*Problem description*. Produce an exact copy of the lines from the line that contains "What is the extent" to the end of the listing below.

-------------------------

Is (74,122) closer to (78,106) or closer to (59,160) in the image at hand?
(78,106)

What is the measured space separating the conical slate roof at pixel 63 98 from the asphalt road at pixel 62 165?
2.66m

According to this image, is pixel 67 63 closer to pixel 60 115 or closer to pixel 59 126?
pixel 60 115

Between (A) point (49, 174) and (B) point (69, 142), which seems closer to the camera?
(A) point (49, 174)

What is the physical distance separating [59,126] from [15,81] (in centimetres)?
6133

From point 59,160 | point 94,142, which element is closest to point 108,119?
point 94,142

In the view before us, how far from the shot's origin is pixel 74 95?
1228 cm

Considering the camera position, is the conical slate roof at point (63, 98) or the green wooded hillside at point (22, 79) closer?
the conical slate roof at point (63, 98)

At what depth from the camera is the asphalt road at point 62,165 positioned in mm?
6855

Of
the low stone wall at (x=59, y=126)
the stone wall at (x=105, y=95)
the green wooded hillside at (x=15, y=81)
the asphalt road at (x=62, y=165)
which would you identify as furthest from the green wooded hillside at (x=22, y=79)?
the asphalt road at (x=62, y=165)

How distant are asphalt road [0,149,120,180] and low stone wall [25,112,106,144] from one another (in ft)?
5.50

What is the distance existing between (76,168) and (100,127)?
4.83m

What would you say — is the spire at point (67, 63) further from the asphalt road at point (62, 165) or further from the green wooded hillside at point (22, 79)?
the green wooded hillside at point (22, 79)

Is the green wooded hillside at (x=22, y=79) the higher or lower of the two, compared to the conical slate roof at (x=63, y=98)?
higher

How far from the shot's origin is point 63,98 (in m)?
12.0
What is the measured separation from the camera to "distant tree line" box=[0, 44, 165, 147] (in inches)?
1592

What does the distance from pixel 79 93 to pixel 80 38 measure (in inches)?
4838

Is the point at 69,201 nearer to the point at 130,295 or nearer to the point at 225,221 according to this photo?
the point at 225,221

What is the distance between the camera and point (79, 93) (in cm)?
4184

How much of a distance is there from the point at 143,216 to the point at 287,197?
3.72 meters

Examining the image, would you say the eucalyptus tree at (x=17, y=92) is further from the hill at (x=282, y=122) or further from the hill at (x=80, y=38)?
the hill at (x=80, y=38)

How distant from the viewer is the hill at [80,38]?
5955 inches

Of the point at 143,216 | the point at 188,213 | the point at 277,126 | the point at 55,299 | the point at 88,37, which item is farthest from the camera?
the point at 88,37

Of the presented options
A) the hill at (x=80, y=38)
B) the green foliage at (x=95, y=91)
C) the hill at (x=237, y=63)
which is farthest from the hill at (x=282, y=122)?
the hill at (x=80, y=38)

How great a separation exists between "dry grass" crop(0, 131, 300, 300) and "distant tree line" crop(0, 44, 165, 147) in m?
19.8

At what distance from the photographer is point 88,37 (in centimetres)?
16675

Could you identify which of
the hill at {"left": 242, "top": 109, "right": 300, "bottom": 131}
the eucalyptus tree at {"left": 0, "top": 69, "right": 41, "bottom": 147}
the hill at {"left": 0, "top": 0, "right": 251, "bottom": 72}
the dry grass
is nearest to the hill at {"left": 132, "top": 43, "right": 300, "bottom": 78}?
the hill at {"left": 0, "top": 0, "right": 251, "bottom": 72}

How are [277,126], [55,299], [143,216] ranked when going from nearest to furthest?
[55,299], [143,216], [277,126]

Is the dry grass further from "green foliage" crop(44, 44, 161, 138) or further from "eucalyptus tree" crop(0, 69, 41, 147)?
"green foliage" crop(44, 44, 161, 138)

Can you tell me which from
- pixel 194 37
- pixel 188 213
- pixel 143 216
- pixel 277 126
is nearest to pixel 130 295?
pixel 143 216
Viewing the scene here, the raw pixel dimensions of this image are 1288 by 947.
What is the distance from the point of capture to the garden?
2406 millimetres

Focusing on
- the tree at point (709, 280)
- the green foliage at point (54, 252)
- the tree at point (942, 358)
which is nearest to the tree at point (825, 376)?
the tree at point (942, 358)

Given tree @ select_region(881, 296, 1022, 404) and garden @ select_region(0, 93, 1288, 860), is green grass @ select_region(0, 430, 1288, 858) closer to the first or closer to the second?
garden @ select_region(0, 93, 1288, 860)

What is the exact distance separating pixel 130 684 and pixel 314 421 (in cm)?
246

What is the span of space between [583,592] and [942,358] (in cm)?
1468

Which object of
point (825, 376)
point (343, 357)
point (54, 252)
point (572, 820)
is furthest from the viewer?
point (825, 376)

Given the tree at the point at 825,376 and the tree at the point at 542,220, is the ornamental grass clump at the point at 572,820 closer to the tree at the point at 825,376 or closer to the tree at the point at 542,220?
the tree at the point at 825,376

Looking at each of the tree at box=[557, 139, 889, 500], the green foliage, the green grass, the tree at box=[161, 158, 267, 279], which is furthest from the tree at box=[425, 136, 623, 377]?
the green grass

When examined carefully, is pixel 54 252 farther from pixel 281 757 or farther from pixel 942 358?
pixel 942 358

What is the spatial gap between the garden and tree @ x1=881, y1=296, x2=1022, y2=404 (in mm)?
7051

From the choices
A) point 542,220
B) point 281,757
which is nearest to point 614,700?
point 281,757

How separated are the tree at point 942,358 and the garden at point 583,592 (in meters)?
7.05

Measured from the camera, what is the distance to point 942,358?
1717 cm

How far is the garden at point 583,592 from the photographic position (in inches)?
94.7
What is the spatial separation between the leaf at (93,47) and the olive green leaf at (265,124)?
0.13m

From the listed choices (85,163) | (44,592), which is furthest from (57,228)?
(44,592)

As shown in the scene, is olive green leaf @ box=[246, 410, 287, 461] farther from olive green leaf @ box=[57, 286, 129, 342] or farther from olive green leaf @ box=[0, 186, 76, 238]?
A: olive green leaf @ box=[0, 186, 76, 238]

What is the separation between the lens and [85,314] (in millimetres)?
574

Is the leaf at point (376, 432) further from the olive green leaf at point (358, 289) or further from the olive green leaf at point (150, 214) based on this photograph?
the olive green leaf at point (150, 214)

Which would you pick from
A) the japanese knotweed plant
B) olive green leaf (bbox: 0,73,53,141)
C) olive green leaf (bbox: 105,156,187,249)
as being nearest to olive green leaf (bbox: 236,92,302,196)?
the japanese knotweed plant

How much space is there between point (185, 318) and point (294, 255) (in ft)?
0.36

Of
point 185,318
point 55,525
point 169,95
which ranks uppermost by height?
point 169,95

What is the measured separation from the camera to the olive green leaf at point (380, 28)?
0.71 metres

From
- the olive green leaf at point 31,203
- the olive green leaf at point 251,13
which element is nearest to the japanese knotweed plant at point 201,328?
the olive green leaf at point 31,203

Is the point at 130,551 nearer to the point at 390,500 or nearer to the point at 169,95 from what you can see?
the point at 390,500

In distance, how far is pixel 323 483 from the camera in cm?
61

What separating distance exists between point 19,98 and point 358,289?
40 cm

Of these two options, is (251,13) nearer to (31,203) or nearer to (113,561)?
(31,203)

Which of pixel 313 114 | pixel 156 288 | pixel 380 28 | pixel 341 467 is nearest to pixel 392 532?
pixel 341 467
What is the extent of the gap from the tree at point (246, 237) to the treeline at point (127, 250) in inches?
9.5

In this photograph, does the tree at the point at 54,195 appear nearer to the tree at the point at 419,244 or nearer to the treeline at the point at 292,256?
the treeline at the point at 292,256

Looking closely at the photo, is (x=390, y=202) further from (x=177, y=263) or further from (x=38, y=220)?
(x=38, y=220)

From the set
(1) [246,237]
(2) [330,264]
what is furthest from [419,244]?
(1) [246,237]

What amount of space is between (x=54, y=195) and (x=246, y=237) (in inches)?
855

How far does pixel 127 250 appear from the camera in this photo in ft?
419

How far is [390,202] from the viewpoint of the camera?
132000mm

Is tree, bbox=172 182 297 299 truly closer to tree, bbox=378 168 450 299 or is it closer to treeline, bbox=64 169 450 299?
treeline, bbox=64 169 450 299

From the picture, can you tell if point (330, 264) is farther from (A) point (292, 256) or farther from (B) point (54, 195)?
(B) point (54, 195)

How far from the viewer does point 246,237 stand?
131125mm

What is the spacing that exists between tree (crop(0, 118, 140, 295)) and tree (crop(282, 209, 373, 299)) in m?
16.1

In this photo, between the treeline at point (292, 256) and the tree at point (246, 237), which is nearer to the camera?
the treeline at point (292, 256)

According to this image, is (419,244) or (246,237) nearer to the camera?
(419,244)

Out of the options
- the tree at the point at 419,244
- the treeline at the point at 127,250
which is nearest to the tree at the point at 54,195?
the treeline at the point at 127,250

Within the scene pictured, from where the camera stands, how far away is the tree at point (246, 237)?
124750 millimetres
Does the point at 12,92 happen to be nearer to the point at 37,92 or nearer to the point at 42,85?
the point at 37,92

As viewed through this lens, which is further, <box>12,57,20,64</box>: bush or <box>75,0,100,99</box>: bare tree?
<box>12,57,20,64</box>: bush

-------------------------

*Written response*.
What is the extent of the gap from the tree at point (246, 237) to the treeline at point (127, 250) in inches?
9.5

In this photograph, does the tree at the point at 54,195 appear nearer to the tree at the point at 419,244 or nearer to the treeline at the point at 292,256?
the treeline at the point at 292,256

Looking closely at the photo, is (x=390, y=202) further from (x=177, y=263) or further from (x=38, y=220)?
(x=38, y=220)

From the set
(1) [246,237]
(2) [330,264]
what is furthest from [419,244]?
(1) [246,237]

What amount of space is between (x=54, y=195) and (x=246, y=237) (in inches)?
855

How far does pixel 127 250 appear from the camera in this photo in ft?
419

How far is [390,202] from the viewpoint of the camera?
132000mm

Is tree, bbox=172 182 297 299 truly closer to tree, bbox=378 168 450 299 or is it closer to treeline, bbox=64 169 450 299?
treeline, bbox=64 169 450 299

From the picture, can you tell if point (330, 264) is farther from (A) point (292, 256) or farther from (B) point (54, 195)?
(B) point (54, 195)

How far from the viewer does point 246,237 stand?
131125mm

What is the spacing that exists between tree (crop(0, 118, 140, 295)) and tree (crop(282, 209, 373, 299)) in m?
16.1

In this photo, between the treeline at point (292, 256) and the tree at point (246, 237), which is nearer to the camera?
the treeline at point (292, 256)

According to this image, is (419,244) or (246,237) nearer to the camera?
(419,244)

Out of the options
- the tree at the point at 419,244
- the treeline at the point at 127,250
which is nearest to the tree at the point at 54,195?
the treeline at the point at 127,250

Within the scene pictured, from where the camera stands, how far away is the tree at point (246, 237)?
124750 millimetres
Does the point at 12,92 happen to be nearer to the point at 37,92 or nearer to the point at 42,85?
the point at 37,92

As viewed through this lens, which is further, <box>12,57,20,64</box>: bush or <box>75,0,100,99</box>: bare tree?
<box>12,57,20,64</box>: bush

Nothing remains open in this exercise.